*Directions for this task:*
Please repeat the data exactly. Any picture in it stays out.

Content starts

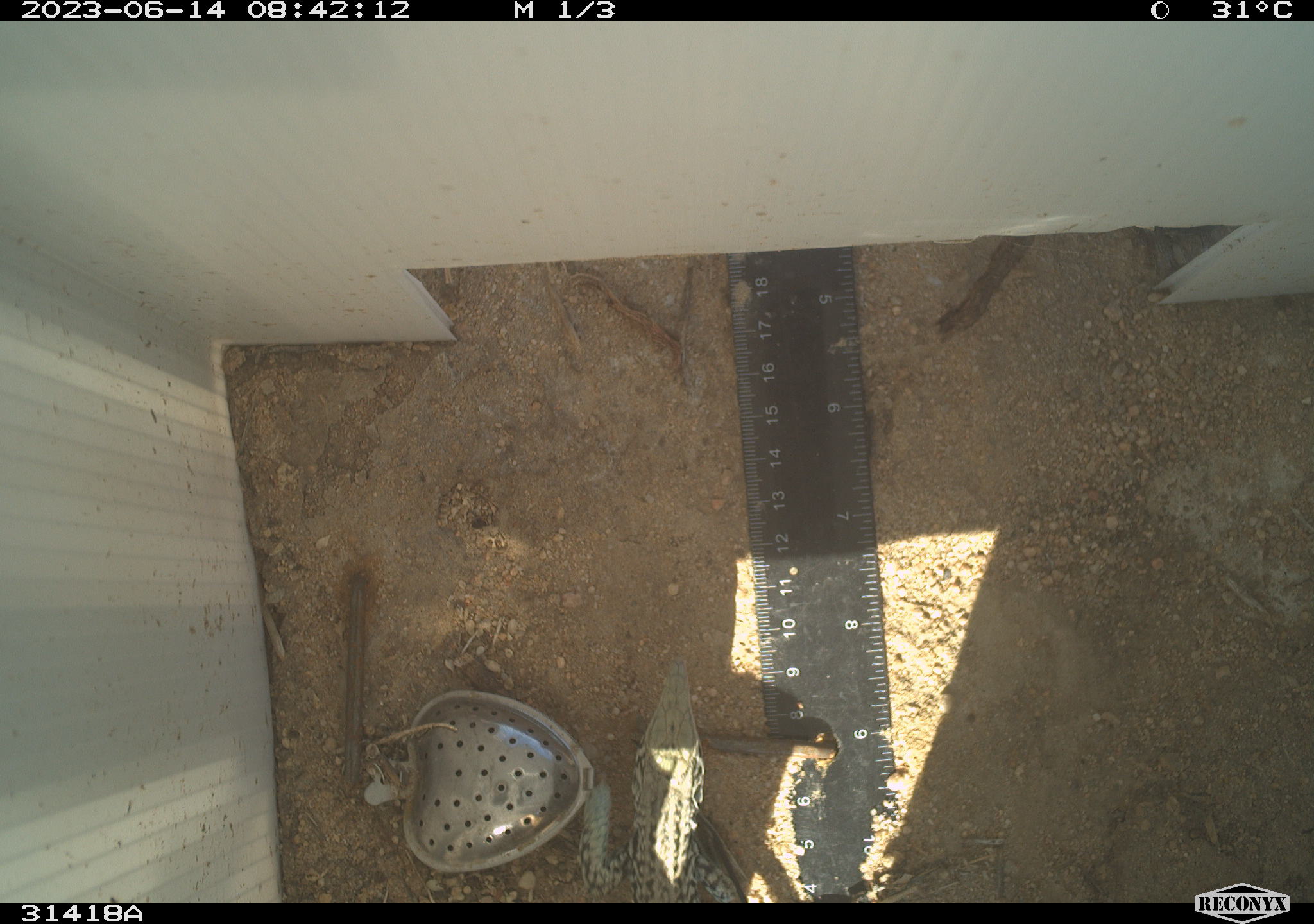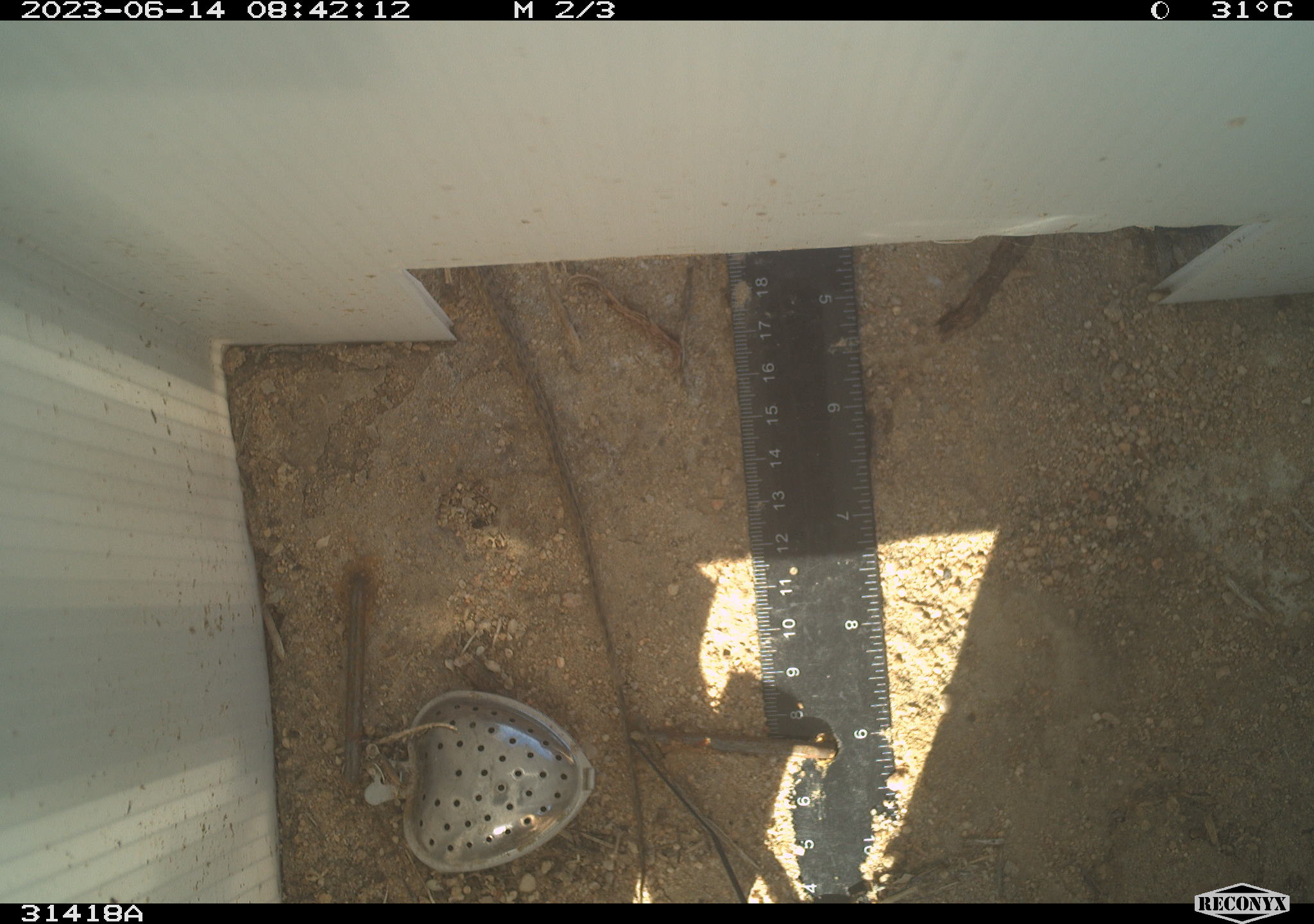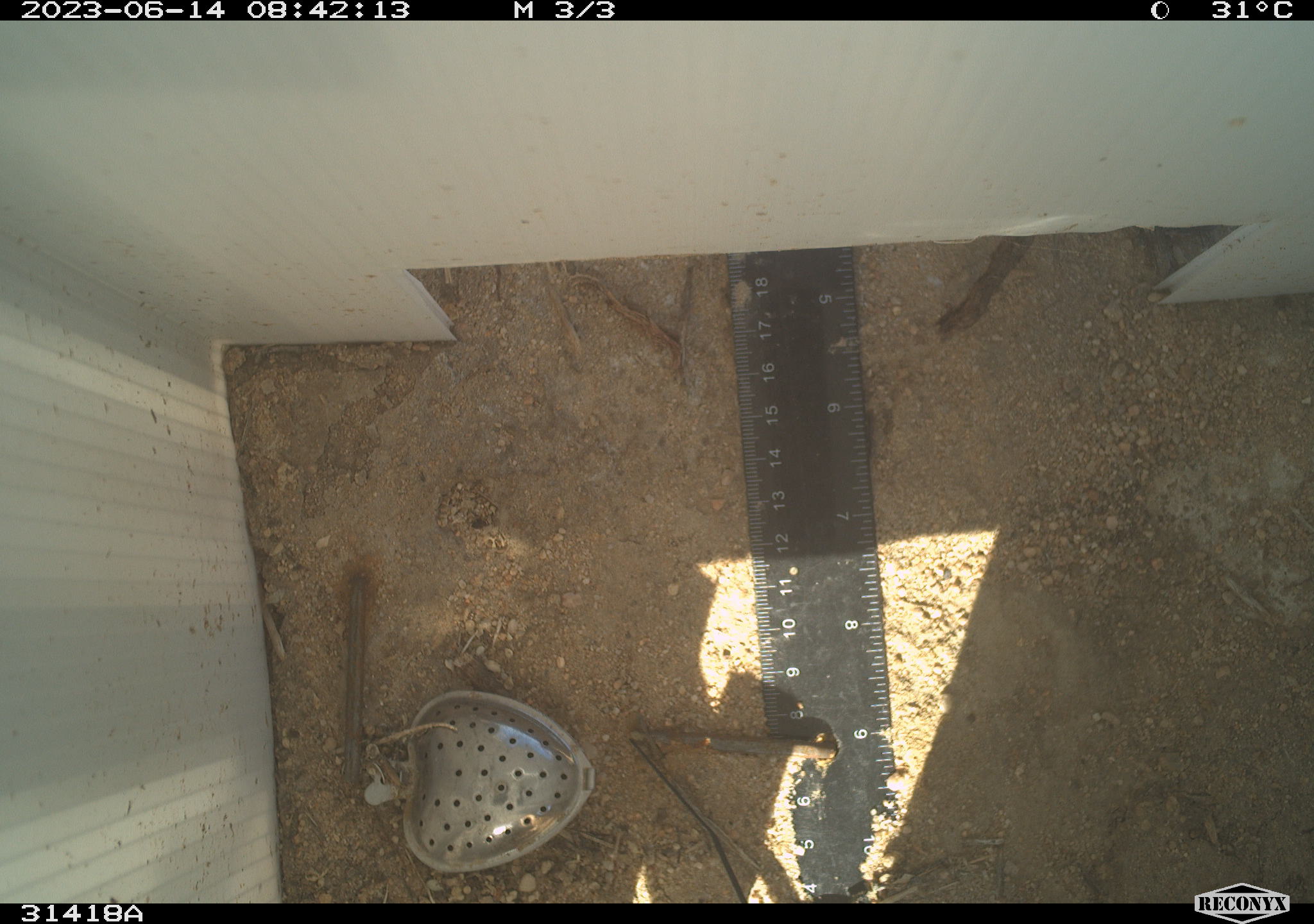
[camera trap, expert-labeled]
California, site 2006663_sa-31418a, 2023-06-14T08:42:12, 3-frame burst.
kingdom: Animalia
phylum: Chordata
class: Reptilia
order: Squamata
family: Teiidae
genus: Aspidoscelis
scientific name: Aspidoscelis tigris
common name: western whiptail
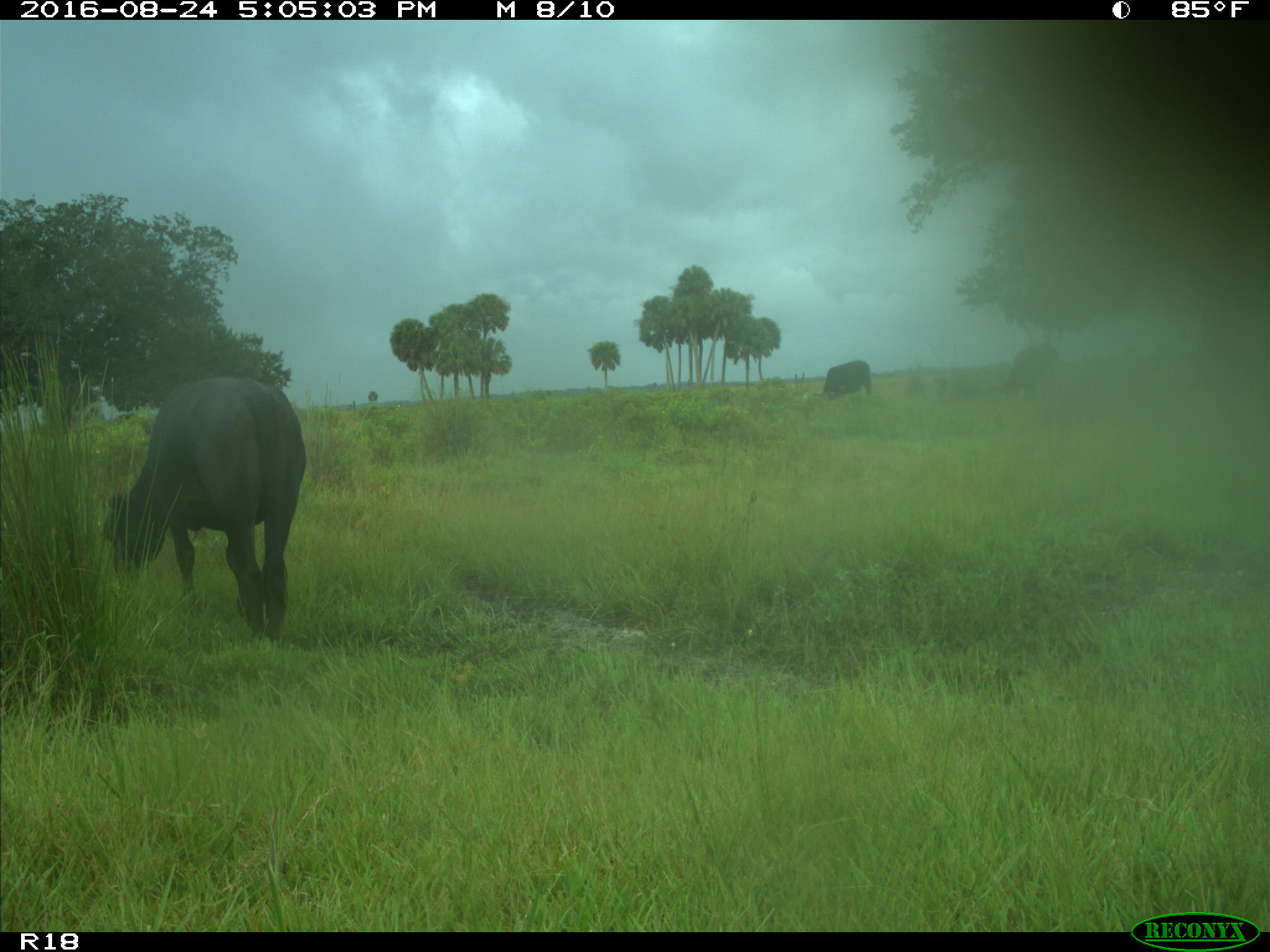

Content ends

*Output for this exercise:*
[camera trap, expert-labeled]
California, site 2006663_sa-31418a, 2023-06-14T08:42:12, 3-frame burst.
kingdom: Animalia
phylum: Chordata
class: Reptilia
order: Squamata
family: Teiidae
genus: Aspidoscelis
scientific name: Aspidoscelis tigris
common name: western whiptail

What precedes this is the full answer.